FDA Reporting System Comes Up Short on New Diabetes Drugs Potential Dangers, Milwaukee Journal Sentinel
Januvia, Byetta and Victoza are small players totaling less than 7% of the diabetes drug marketplace. Yet, combined they cause half of the deaths and hospitalizations caused by diabetes drugs. Pancreatic and thyroid cancers are linked to all 3 of the drugs with hundreds of lawsuits pending. MedPage Today and the Journal Sentinel partnered to research 30 diabetes drugs. The conclusions include a condemnation of the FDA drug adverse events reporting system (FAERS) for tracking drugs in the marketplace, “The FDA has called the database a “critical element” in ensuring the safety of drugs once they are on the market, but experts say the system misses the vast majority of adverse cases.
“That is due in large part to the system being voluntary for health care professionals. That means professionals fill out lengthy case reports without incentive or reimbursement — or even any guarantee they will trigger an FDA response.”
Major Retailers Ordered to Stop Selling Adulterated and Mislabeled Supplements, Food Safety News
Thank you NYS Attorney General Eric Schneiderman who sent cease and desist orders to Walmart, Target, Walgreen and GNC “demanding that they stop selling their store-brand herbal supplements because DNA bar coding showed that 79 percent of them either did not contain the stated ingredient(s), or were contaminated by other filler materials such as rice and wheat to which some people might be allergic.”
In plain English the AG’s research showed many of the supplements we are buying for our health are filled with useless ground up matter. Worse, any of us could be allergic to the ingredients. Since the label often is a lie, we don’t know what we are taking.
To be fair (and it’s difficult to be fair when this angry), one reputable source notes that the testing technique was not optimal. Dr. Pieter Cohen writes from his “Slow Medicine” blog: “The botanical ingredients are so highly processed in mainstream supplements as to be virtually unrecognizable (even to many experts in the field) — leading to the current controversy in New York.”
Cohen’s suggestion about herbal supplements: “Botanical supplements sold in stores across America do not need to be proven effective, safe or even high quality. Personally, we don’t recommend botanical supplements for the prevention or treatment of illness.”

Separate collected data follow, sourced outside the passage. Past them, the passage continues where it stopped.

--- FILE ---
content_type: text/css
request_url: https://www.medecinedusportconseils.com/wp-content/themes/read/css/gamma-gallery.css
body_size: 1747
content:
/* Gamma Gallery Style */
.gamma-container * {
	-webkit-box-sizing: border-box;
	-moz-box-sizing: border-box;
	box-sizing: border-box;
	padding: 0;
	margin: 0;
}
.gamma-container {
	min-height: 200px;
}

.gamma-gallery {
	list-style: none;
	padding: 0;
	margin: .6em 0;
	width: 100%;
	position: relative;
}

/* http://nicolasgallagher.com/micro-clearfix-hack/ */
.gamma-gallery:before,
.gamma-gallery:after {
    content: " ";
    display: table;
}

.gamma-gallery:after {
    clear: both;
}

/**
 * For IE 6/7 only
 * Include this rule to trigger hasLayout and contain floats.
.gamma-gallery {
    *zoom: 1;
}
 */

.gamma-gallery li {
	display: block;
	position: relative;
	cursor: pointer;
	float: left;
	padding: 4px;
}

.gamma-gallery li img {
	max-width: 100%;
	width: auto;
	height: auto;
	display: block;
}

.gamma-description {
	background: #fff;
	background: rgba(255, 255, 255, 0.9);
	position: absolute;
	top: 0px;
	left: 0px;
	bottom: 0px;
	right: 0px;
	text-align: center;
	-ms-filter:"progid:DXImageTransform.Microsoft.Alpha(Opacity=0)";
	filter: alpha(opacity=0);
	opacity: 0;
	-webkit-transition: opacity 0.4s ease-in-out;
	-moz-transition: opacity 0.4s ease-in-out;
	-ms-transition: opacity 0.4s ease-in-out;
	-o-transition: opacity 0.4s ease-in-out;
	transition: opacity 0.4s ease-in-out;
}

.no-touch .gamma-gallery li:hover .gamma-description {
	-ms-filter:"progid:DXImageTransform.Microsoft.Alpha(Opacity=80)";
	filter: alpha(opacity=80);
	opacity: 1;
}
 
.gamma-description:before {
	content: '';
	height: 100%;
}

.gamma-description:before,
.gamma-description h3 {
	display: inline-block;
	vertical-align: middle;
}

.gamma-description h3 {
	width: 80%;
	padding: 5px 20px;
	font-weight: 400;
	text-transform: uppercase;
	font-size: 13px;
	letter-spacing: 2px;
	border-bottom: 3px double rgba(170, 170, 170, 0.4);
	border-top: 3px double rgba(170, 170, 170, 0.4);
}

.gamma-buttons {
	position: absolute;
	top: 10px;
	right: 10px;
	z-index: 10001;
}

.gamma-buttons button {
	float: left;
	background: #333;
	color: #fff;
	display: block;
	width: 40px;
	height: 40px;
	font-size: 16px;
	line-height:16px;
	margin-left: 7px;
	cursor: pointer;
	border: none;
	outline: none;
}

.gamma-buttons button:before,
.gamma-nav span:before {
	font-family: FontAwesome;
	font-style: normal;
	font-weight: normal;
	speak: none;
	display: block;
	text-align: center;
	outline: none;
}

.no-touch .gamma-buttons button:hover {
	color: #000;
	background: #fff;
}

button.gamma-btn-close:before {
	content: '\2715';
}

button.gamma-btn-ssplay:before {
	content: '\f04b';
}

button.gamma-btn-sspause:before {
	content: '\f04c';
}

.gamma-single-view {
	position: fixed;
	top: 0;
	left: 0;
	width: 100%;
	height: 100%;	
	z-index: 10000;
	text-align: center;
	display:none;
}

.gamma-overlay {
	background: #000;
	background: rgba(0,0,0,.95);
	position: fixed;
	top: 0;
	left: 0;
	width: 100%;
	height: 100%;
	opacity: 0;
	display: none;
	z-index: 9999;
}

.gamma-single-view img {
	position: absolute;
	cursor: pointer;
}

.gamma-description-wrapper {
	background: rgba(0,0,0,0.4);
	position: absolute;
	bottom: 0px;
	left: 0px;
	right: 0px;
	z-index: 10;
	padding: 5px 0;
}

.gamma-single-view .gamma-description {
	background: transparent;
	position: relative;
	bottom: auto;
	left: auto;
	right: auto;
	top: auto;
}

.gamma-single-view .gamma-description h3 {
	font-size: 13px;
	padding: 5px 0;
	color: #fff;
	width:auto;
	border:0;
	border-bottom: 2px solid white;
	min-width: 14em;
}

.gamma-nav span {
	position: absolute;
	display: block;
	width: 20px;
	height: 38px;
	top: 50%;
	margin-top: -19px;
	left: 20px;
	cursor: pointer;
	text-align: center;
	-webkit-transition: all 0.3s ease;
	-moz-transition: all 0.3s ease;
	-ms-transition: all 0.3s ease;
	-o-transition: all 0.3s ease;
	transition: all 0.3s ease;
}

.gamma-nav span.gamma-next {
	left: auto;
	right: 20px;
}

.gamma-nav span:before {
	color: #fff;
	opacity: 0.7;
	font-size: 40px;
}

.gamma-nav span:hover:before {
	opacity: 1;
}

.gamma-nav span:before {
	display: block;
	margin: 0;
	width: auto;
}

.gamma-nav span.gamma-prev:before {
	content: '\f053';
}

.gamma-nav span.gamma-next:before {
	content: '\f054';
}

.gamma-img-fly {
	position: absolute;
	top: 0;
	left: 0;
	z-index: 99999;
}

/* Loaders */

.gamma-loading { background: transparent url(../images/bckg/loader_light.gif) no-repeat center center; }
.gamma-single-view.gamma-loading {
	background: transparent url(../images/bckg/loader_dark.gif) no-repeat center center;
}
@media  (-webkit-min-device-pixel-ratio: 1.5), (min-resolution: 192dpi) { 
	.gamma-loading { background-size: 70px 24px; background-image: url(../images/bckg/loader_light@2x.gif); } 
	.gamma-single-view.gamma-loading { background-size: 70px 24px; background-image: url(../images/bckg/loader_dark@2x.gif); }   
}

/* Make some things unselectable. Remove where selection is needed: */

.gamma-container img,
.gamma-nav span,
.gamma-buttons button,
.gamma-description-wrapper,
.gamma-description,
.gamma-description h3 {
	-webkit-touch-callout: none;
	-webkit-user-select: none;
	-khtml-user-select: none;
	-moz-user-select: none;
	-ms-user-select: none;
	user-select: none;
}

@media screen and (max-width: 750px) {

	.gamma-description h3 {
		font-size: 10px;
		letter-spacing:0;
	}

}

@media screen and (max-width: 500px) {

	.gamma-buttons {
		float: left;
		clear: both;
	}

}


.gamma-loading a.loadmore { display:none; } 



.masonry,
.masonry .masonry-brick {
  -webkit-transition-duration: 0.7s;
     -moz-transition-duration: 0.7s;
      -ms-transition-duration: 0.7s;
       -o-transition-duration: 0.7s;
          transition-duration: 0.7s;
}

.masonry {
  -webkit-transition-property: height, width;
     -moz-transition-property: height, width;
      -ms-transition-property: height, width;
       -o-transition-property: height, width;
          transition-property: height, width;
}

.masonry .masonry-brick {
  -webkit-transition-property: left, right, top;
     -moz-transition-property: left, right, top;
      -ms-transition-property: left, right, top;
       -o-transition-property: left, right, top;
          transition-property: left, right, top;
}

Why aren’t supplements required to prove that they are effective and prove that their label represents the contents? That’s the subject of a larger article. Suffice it to say, with supplements buyer beware.
Laughing Gas in Labor, ABC News
I discovered laughing gas about 2 years ago. I was facing a tooth implant which requires drilling into the bone. Local anesthetic was the only primary option, but my dentist suggested I try laughing gas as a supplement. They put a rubber pig-snout thing over my nose, put headphones on my ears and an ipod in my hand to control the music. Normally 2 hours of drilling along with the accompanying odd smells and noises would completely terrify me. But amazingly, the gas allayed the fear and allowed me to realize that the noise was not pain and I could relax and trust the process.
I’ve never given birth, but as a past publisher of a magazine for childbirth educators I know that calming the fear of pain and increasing the trust a woman has in her body during labor is the overall goal of teaching the techniques of Lamaze and any other birth method. If facing labor I always hoped I could manage the pain and allow my baby the opportunity to be born through nature’s process, but now I know I would demand laughing gas as my ally.